El secretario de Comercio y Grandes Almacenes de FeSMC UGT en la región, José Manuel Barquero, ha señalado que el resultado de la negociación evidencia que gran parte de los aspectos ya estaban previamente pactados. Para el sindicato, el proceso ha quedado reducido a una escenificación lamentable. Argumentan que fragmentar la negociación colectiva mediante preacuerdos parciales es un error de calado que debilita la posición de los trabajadores a la hora de defender sus derechos.

Entre las principales críticas al nuevo marco laboral, UGT destaca que los salarios fijados no responden al incremento real del coste de vida. Además, denuncian la introducción de mecanismos que permiten a las empresas disponer de las plantillas con mayor flexibilidad sin una compensación económica justa. Estas medidas, advierten, dificultan la conciliación familiar e incrementan la incertidumbre en los horarios, penalizando especialmente a los colectivos más vulnerables del sector en Guadalajara, como son las mujeres y el personal con contratos a tiempo parcial.

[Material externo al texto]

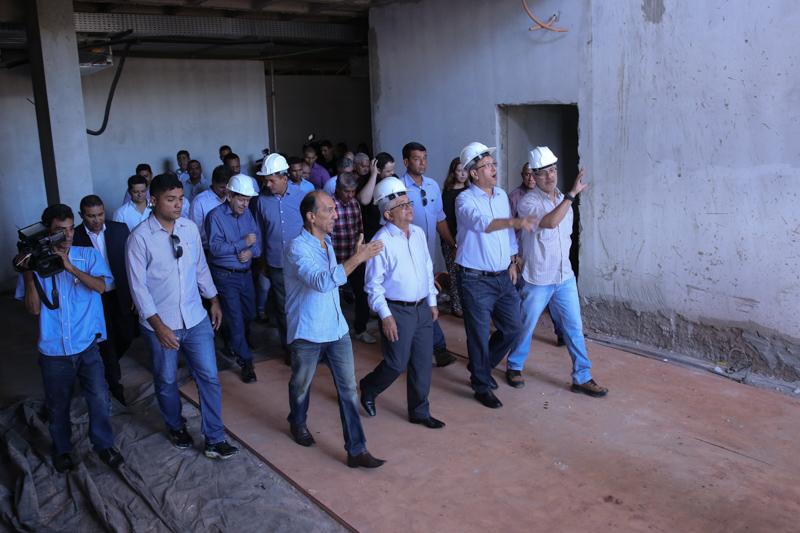 Novo Fórum de Araguaína: presidente e governador visitam obras 80% concluídas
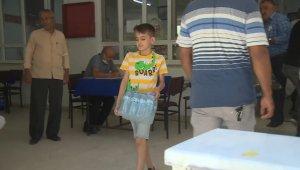11 yaşındaki Mustafa, yangın bölgesindeki arkadaşları için masa ve sandalyesini gönderdi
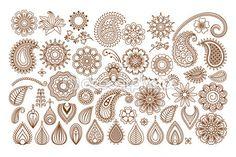 Tatouage au henné doodle vecteur éléments sur fond blanc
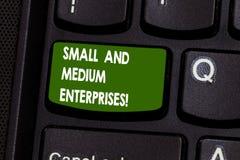 Κείμενο γραφής που γράφει τις μικρομεσαίες επιχειρήσεις Έννοια που σημαίνει την αύξηση ΜΜΕ της νέας επιχείρησης ξεκινημάτων στοκ εικόνες με δικαίωμα ελεύθερης χρήσης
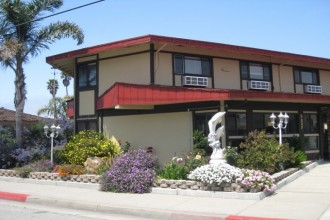 Red Roof Inn - Red Roof Inn Monterey offers spacious accommodations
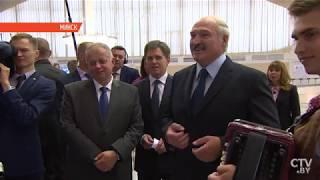 "Лукашенко поёт с баянистом | ""Растёт, растёт возле дома калина..."""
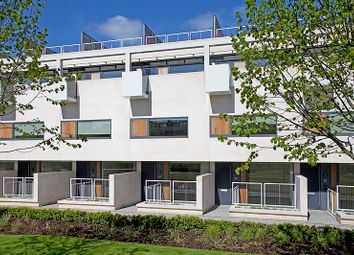 Thumbnail 4 bed town house for sale in Gabriel Square, St Albans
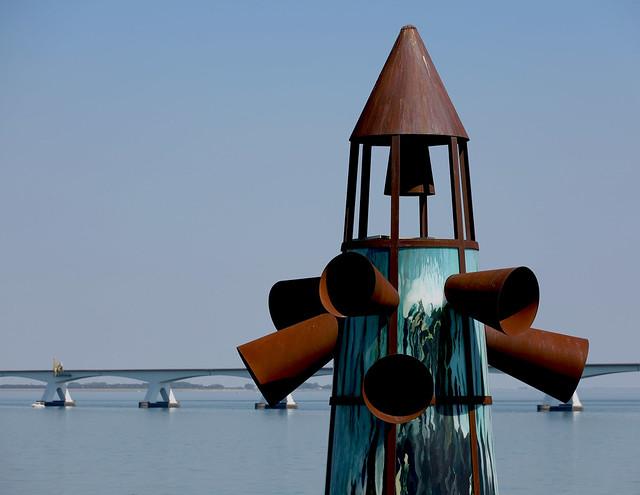 Monument voor de verdronken dorpen in Zeeland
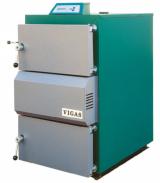 Ekologický a zplyňovací kotel Vigas 25 S s tepelným výkonem 5–31 kW. Využívá dohořívání a přehořívání paliva s efektem pyrolytického spalování (VIGAS)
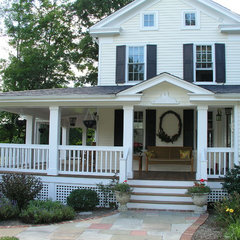 traditional exterior by Makatura Construction, Inc.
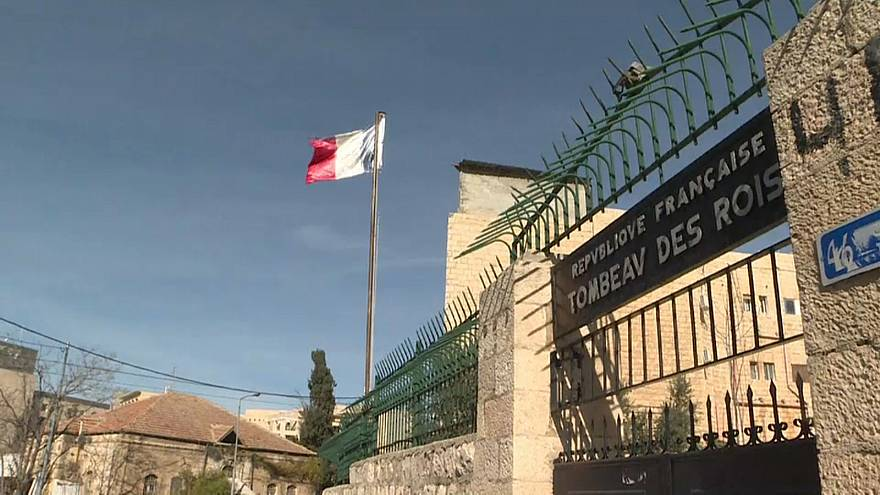 فيديو: معركة بين فرنسا واليهود المتدينين.. ساحتها قبور السلاطين بالقدس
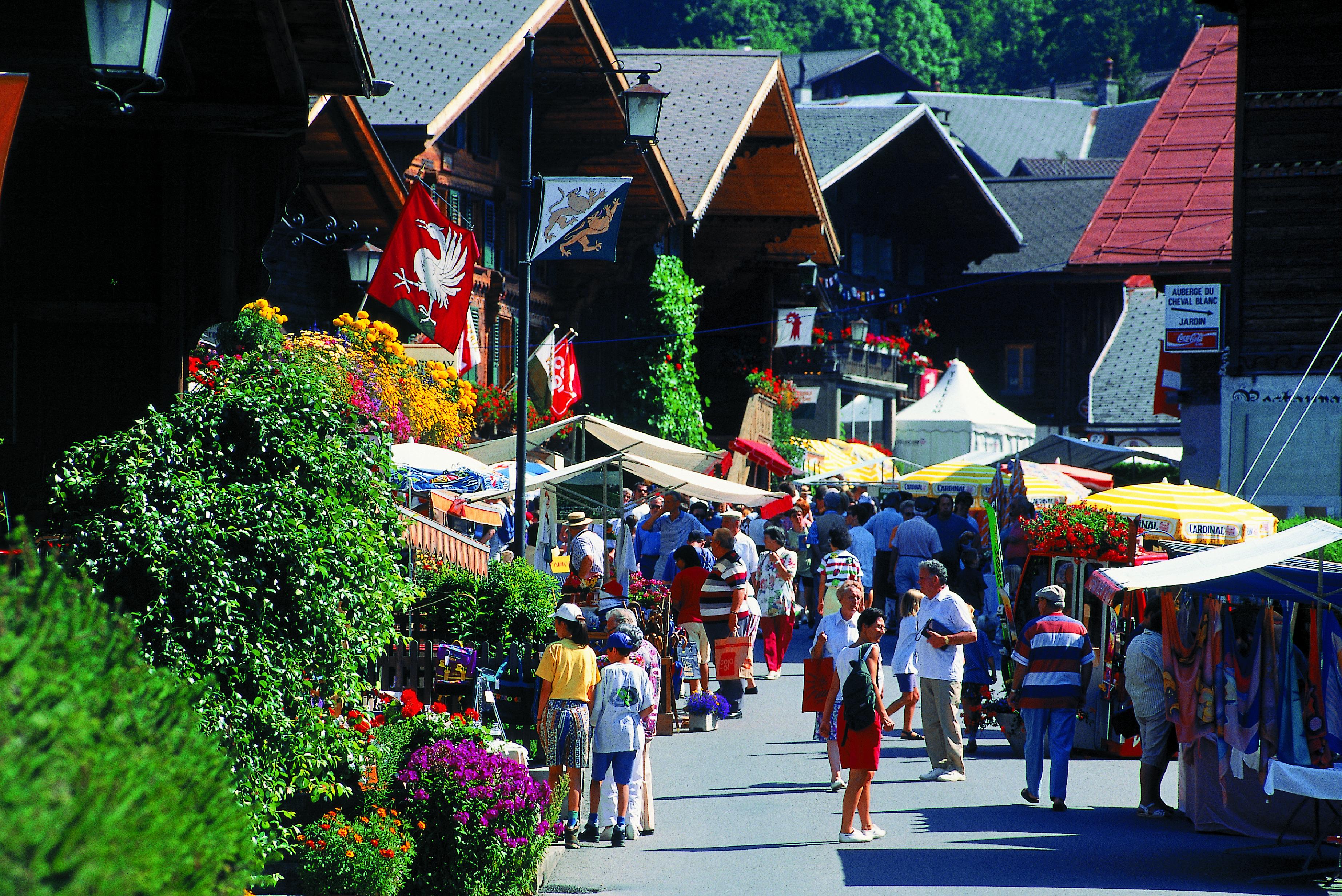 Les plus beaux villages de Suisse romande - Rougemont (Vaud)
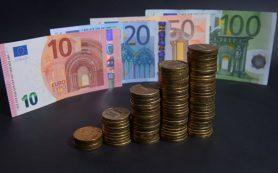 Официальный курс евро вырос на 54 копейки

Archivo histórico: La transición hacia el convenio estatal
Una revisión de la hemeroteca de liberaldecastilla.com durante el último año muestra que el conflicto en el sector de las grandes marcas de comercio no es un hecho aislado, sino la culminación de meses de tensión por el cambio de modelo laboral. Históricamente, las condiciones de estos trabajadores se regían principalmente por acuerdos y convenios provinciales que, en el caso de Guadalajara y Castilla-La Mancha, habían logrado consolidar ciertos derechos adaptados a la realidad económica y social del territorio.
La constitución de la patronal ARTE y su impulso para crear el primer gran convenio estatal del sector ha generado fricciones continuas en los últimos meses. Las publicaciones previas ya recogían el temor de que la unificación nacional sirviera para homogeneizar a la baja las condiciones de las plantillas periféricas. Con esta nueva jornada de paros, la actualidad conecta con esas advertencias: la lucha sindical se centra ahora en exigir un convenio de mínimos donde no se pierda ningún derecho adquirido, defendiendo que la negociación territorial mantenga su peso frente a los acuerdos centralizados.